A conselheira municipal dos direitos da criança e adolescente entrevistada aponta para o desconhecimento de qualquer ficha de notificação sobre violência doméstica contra crianças e adolescentes no município.

A questão de conhecer a ficha, nós não conhecemos, mas eu creio que o CREAS deve ter uma. Um dia a psicóloga do CREAS estava falando da dificuldade do trabalho em rede, a falta de participação da saúde, educação (Entrevistada 08-

CMDCA).

No conjunto dos gestores (as), profissionais e conselheiros envolvidos no trato com a questão da violência doméstica contra crianças e adolescentes, fica evidenciado um certo desconhecimento da Ficha de Notificação de maus- tratos por parte de alguns atores da rede, ou até mesmo do uso correto na forma de notificação. Neste sentido, é possível inferir que a rede apresenta desarticulação no tocante a pactuação do uso de instrumentais padronizados.

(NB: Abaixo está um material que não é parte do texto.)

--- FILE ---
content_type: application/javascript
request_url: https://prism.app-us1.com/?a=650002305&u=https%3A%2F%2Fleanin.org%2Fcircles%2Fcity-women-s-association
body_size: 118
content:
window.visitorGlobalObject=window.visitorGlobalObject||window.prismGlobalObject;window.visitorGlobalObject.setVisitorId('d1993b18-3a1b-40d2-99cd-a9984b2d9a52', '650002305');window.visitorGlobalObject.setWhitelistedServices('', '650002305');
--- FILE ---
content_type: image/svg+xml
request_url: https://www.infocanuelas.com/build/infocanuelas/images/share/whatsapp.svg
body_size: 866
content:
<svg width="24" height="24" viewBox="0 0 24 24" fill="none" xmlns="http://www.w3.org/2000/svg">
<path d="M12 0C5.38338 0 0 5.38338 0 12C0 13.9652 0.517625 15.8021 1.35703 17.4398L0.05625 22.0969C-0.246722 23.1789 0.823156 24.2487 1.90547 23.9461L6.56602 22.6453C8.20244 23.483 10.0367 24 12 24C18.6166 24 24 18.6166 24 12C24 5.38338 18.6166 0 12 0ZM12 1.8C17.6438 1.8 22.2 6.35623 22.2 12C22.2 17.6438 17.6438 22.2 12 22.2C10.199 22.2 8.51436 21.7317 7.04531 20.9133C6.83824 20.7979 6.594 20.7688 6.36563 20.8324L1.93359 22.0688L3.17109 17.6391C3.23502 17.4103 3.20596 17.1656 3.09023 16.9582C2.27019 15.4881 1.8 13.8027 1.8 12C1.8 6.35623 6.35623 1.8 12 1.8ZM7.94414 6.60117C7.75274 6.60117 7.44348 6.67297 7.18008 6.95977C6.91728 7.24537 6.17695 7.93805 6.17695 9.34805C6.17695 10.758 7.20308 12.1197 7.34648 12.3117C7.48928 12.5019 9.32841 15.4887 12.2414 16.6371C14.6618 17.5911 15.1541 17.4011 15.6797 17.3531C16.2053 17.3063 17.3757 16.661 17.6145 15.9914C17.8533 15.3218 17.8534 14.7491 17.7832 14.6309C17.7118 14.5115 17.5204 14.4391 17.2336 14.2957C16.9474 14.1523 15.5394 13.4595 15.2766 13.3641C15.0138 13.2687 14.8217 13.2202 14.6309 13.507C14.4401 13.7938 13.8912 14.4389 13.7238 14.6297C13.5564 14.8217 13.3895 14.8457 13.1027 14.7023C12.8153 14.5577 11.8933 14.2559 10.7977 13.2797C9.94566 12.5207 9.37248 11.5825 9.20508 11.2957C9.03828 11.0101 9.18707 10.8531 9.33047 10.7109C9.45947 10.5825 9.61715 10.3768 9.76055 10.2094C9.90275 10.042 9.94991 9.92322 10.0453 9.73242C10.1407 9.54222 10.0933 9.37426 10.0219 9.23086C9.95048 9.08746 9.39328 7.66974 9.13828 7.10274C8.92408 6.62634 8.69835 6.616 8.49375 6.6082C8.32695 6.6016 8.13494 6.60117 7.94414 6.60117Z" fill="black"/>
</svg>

A notificação compulsória da violência contra a criança e o adolescente estabelecida deve ser compreendida como um instrumento de garantia de direitos e de proteção social de crianças e adolescentes. A utilização de uma ficha única de notificação permite aos profissionais de saúde, assim como do campo da educação, da assistência social, dos Conselhos Tutelares, adotarem medidas de cuidado às vítimas da violência. Notificar implica em dividir e partilhar com os vários setores da sociedade a responsabilidade de proteger crianças e adolescentes.

As denúncias de violência descobrem o privado que se torna público na vida das famílias. Com relação às tensões da tradicional dicotomia público/privado, percebe-se que os conflitos interpessoais e as violências deles decorrentes são considerados pertencentes à

singularidade das pessoas. Logo, para grande parte dos agentes públicos, a denúncia dessas violências aparece como ato imprudente, por quebrar o imperativo moral que mantém separadas as esferas "público e privado". Há um movimento de privatização deste tipo de violência, o qual orienta pensamentos como: "ninguém deveria tomar conhecimento da violência praticada na intimidade da vida das pessoas", ou seja, nas entranhas da sociedade, no interior das famílias, a menos que sejam violências inequivocamente criminalizadas há muito tempo, tal qual o assassinato. Nesta linha de reflexão, é possível inferir que as políticas e ações voltadas às equipes destinadas ao atendimento e acompanhamento das crianças e adolescentes em situação de violência devem ser alicerçadas em atenção integral, ética e qualidade, com foco na resolutividade dos casos e no fortalecimento da autonomia das envolvidas.